### TRECHO DA PÁGINA
------------------------------------------------------------------------

Mostra Percursos – 2º Dia (04/11/2016)

Continuando com as sessões do segundo dia da Mostra Percursos (você pode conferir os textos do primeiro dia aqui), temos as sessões A vida secreta das palavras, Álbum de Família, Outros Percursos (UNISUL).

4ª sessão:
A vida Secreta das Palavras
Por Mylla Fox

 

A Vida Secreta das Palavras que dá nome a 4º sessão da Mostra Percursos é uma síntese do bom trabalho da curadoria, aqui se fizermos a associação de que palavra é linguagem e linguagem é, também, cinema, podemos perceber a coerência dos filmes que travam um diálogo do cinema com as outras artes como dança, performance, vídeo-clipe. É uma das sessões mais interessantes, por justamente tratar do apreço a linguagem e de experimentar novas formas de fazer cinema.
(há) mar, de Luca Salri
(Há) mar, de Luca Salri, abre a programação do segundo dia da Mostra Percursos. Um curta nascido no mar da montagem, com ondas gigantes de referências e correntes de contribuições de transeuntes de um laboratório de informática e edição. Imagens de arquivo pessoal da família do realizador na praia se misturam, se emparelham e se sobressarem aos recortes de filmes clássicos de todos os gêneros e subgêneros agrupados pela temática do mar, por baixo da voz de um narrador contemplativo, mas indispensável que nos transportava para nossas próprias memórias afetivas junto ao mar e aos amores que compartilharam dele conosco. Uma das belezas do filme, embora de maneira não intencional (palavras assumidas pelo realizador),  é o dialogo com um cinema contemporâneo, em especial com o de Abbas Kiarostami, a quem o filme é oferecido nos créditos. É, sem dúvida, uma bela homenagem, ao diretor iraniano que nos deixou em julho deste ano. A trilha sonora marcante já é comum às obras de Luca Salri (realizador também de ‘Biketape’ Pai e Filho), o resultado é um filme que nos deixa nostálgicos de memórias que sequer vivemos. Os filmes de Luca, apesar de não se assumirem vídeo-cartas, sempre são cartas de amor, aos filhos, ao cinema, à música, à vida. Sempre um bom jeito de começar uma mostra.

------------------------------------------------------------------------

### TRECHOS DE DADOS
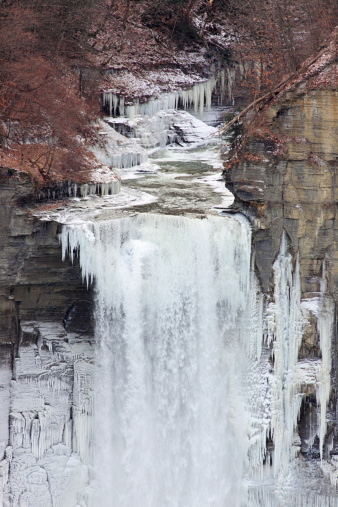 Winter view of icy creek flowing over Taughannock Falls near Ithaca, in the Finger Lakes Region of New York State.  Vertical, waterfall.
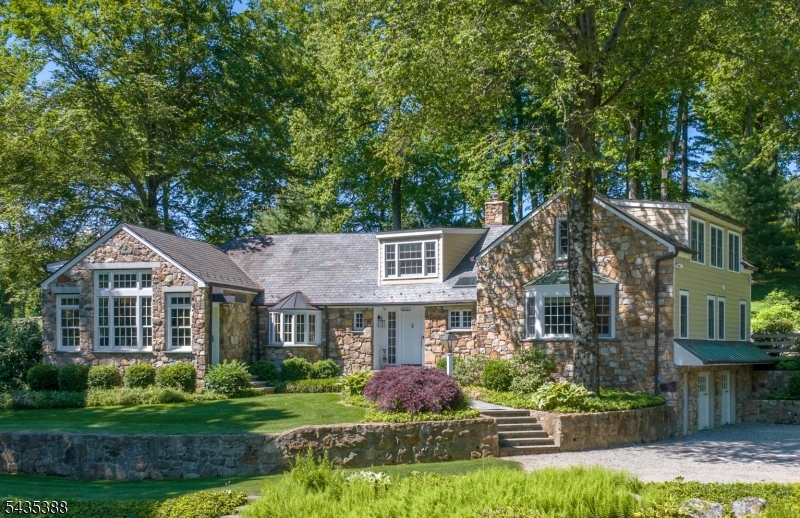 Set atop Bernardsville Mountain on approximately 8 private acres, this exceptional property offers timeless charm, sophisticated country living, and convenient access to New York City. A crushed-stone drive crosses a picturesque fieldstone bridge over a flowing stream before arriving at a beautifully restored and expanded stone residence surrounded by mature trees, flowering gardens, a spring-fed pond, and expansive bluestone terraces. Renovated and expanded in 2015, the home features a slate roof, a stunning great room with vaulted ceilings, exposed beams, radiant heated floors, designer lighting, and walls of glass. The designer kitchen showcases custom Amish cabinetry, two oversized islands, premium appliances, and built-in banquette seating. The first floor includes a lovely primary bedroom and a separate ensuite guest bedroom, while the second level offers three additional bedrooms and two updated baths. A charming 5 room, 1 bedroom guest cottage (kitchen and bathroom updated in 2025) detached oversize 4-car garage, barn, whole-house generators for main residence and cottage, and Sonos system in main house complete this rare offering. Fireplaces are "as is" no known issues. Barn "as is"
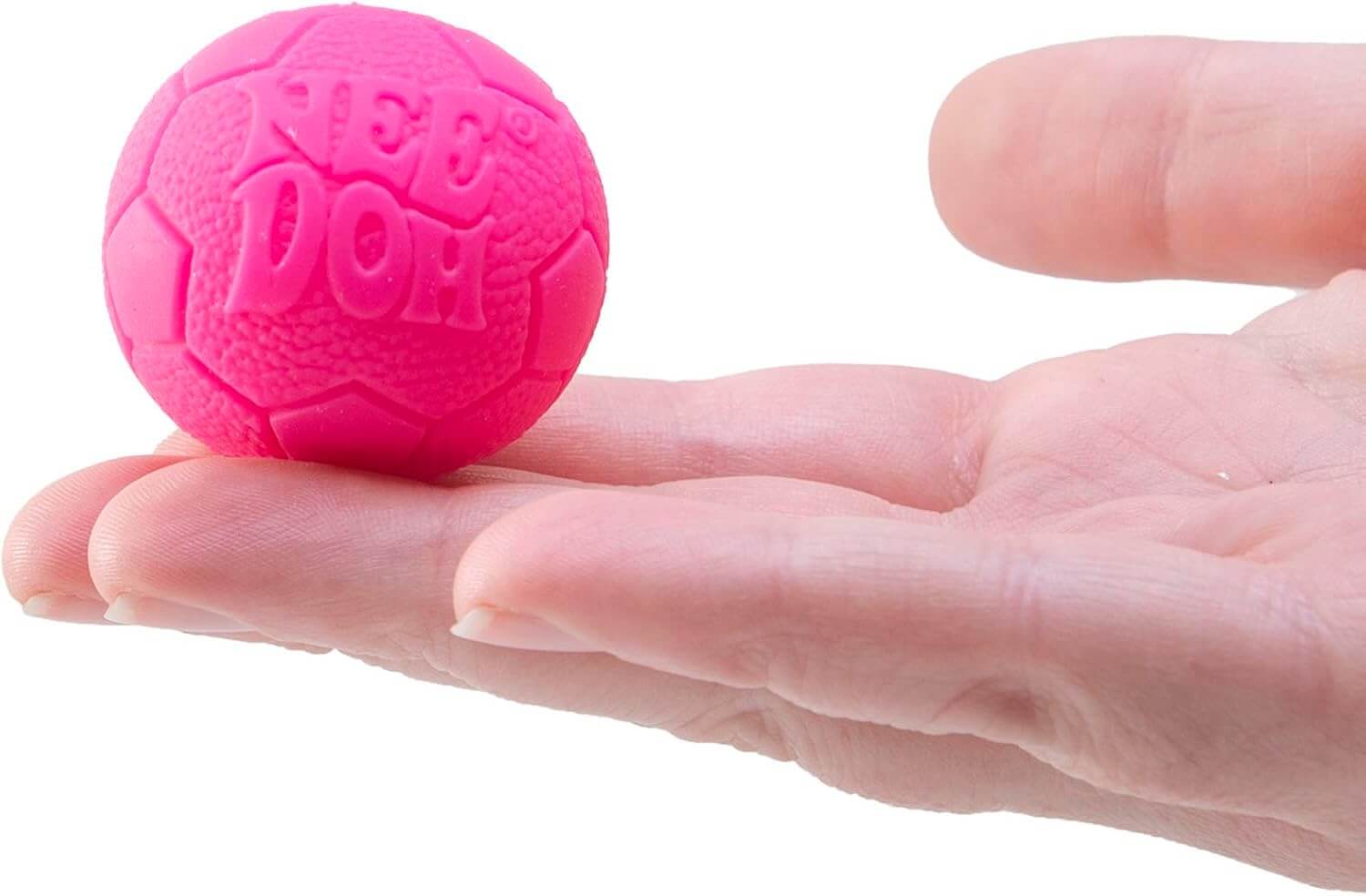 A hand holds up a hot pink soccer ball from the Teenie Nee Doh Hot Shots.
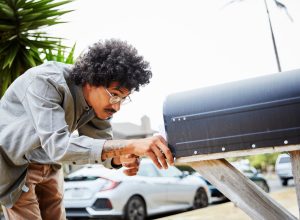 man standing outside and bending over to check for letters in his mailbox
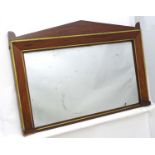 A Regency mahogany and gilt over mantle mirror.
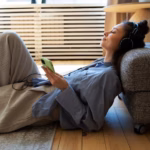 young-woman-with-messy-bun-listening-music_23-2149489045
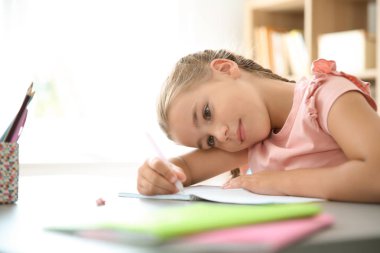 Sevimli küçük çocuk sınıfta masasında atama yapıyor. İlköğretim Okulu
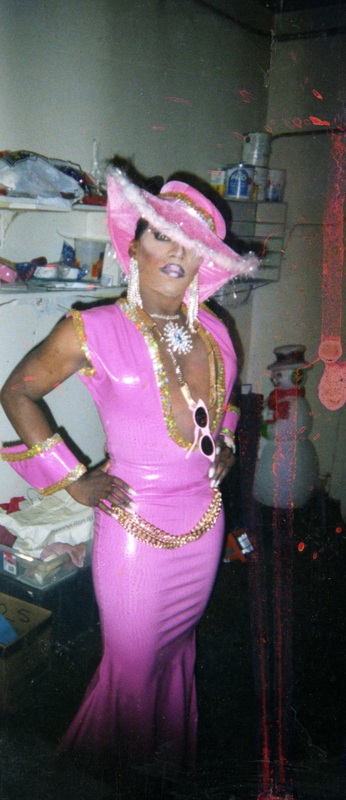 A feminine performer poses in matching pink attire backstage at Soakie's.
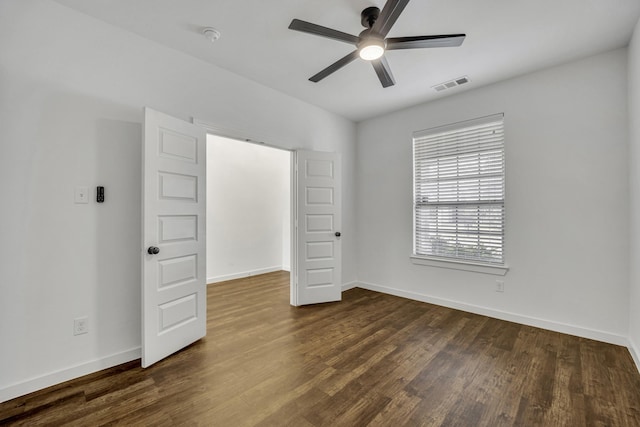 unfurnished bedroom featuring ceiling fan and dark wood-type flooring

------------------------------------------------------------------------

### TAREFA
Transcreva sem alterações o trecho do texto sobre a Mostra Percursos que vai de "Continuando com as" até "de fazer cinema.". As linhas constituem um material à parte, separado do texto.

### RESPOSTA ESCRITA
Continuando com as sessões do segundo dia da Mostra Percursos (você pode conferir os textos do primeiro dia aqui), temos as sessões A vida secreta das palavras, Álbum de Família, Outros Percursos (UNISUL).

4ª sessão:
A vida Secreta das Palavras
Por Mylla Fox

 

A Vida Secreta das Palavras que dá nome a 4º sessão da Mostra Percursos é uma síntese do bom trabalho da curadoria, aqui se fizermos a associação de que palavra é linguagem e linguagem é, também, cinema, podemos perceber a coerência dos filmes que travam um diálogo do cinema com as outras artes como dança, performance, vídeo-clipe. É uma das sessões mais interessantes, por justamente tratar do apreço a linguagem e de experimentar novas formas de fazer cinema.